→ **Texte source**:

<<<<

Alors que le film de Christian Rouaud, LIP, l’imagination au pouvoir traite de la première partie du mouvement (grèves pour s’opposer à des licenciements, occupation de l’usine, originalité de la lutte en continuant à fabriquer des montres et en les vendant pour se verser des salaires de survie, démonstration dans les faits que l’autogestion était une option viable économiquement et socialement, totalité des salariés réembauchés), celui de Thomas Faverjon se situe dans un tout autre contexte : deux ans plus tard, dépôt de bilan, usine parfaitement viable mais sans repreneur car pour l’élite économique et politique, il fallait punir les LIp - qu’ils soient chômeurs et qu’ils le restent dira Giscard d’Estaing - et faire un exemple afin qu’il soit entendu à l’avenir pour tous les ouvriers menacés par les restructurations, que la lutte est inutile et que l’union ne suffit pas à faire la force. Les LIP créent alors six coopératives mais en laissant sur le carreau bon nombre d’ouvriers et d’ouvrières dont la mère de Thomas Faverjon.

>>>>

→ **Données fournies**:
<<<<

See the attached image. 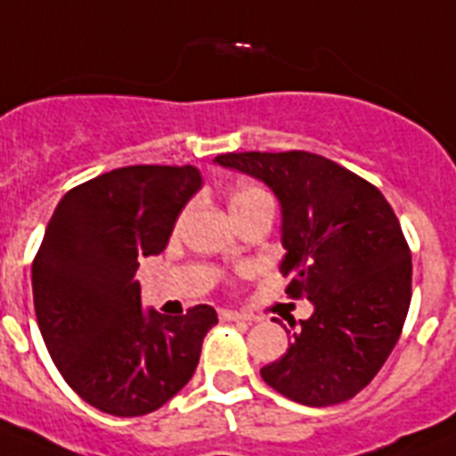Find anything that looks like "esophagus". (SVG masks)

>>>>

→ **Consigne**:
Dans le texte source ci-dessus, relevez tous les aspects de la première partie du mouvement que traite le film de Christian Rouaud. Présentez-les sous forme de liste.

→ **Réponse attendue**:
- les grèves pour s'opposer à des licenciements
- l'occupation de l'usine
- l'originalité de la lutte, qui consiste à continuer de fabriquer des montres et à les vendre pour se verser des salaires de survie
- la démonstration dans les faits que l'autogestion était une option viable économiquement et socialement
- la totalité des salariés réembauchés